Input data

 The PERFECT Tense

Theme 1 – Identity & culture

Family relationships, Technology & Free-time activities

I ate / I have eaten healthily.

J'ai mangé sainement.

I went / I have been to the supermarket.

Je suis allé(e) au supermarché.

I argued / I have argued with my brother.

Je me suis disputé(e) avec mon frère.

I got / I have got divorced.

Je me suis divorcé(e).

==

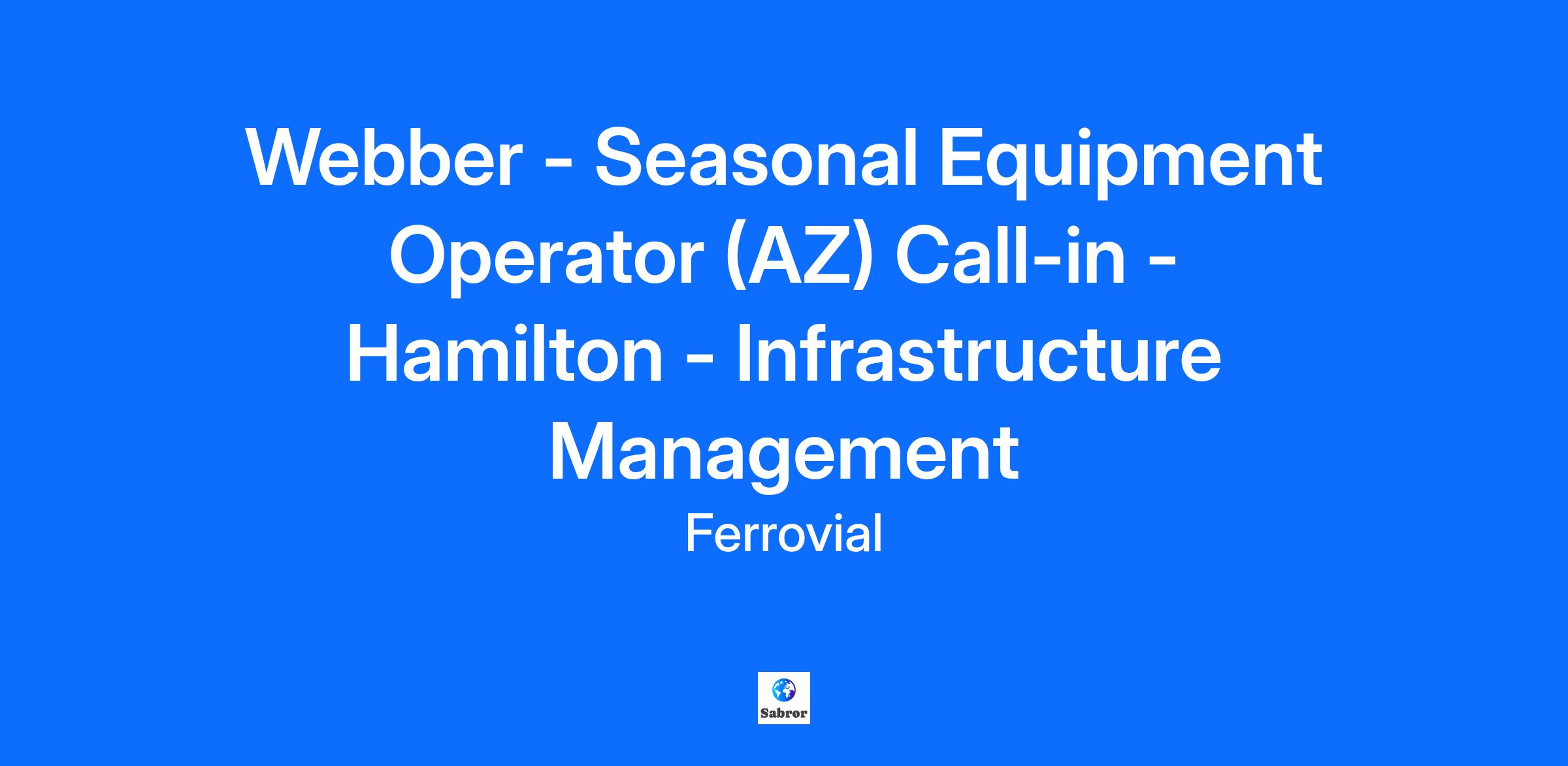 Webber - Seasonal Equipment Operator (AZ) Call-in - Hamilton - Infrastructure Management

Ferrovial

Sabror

Task requirements
Among the lines of the listing above, which ones contain the word "suis"? Show them.

Reply
Je suis allé(e) au supermarché.
Je me suis disputé(e) avec mon frère.
Je me suis divorcé(e).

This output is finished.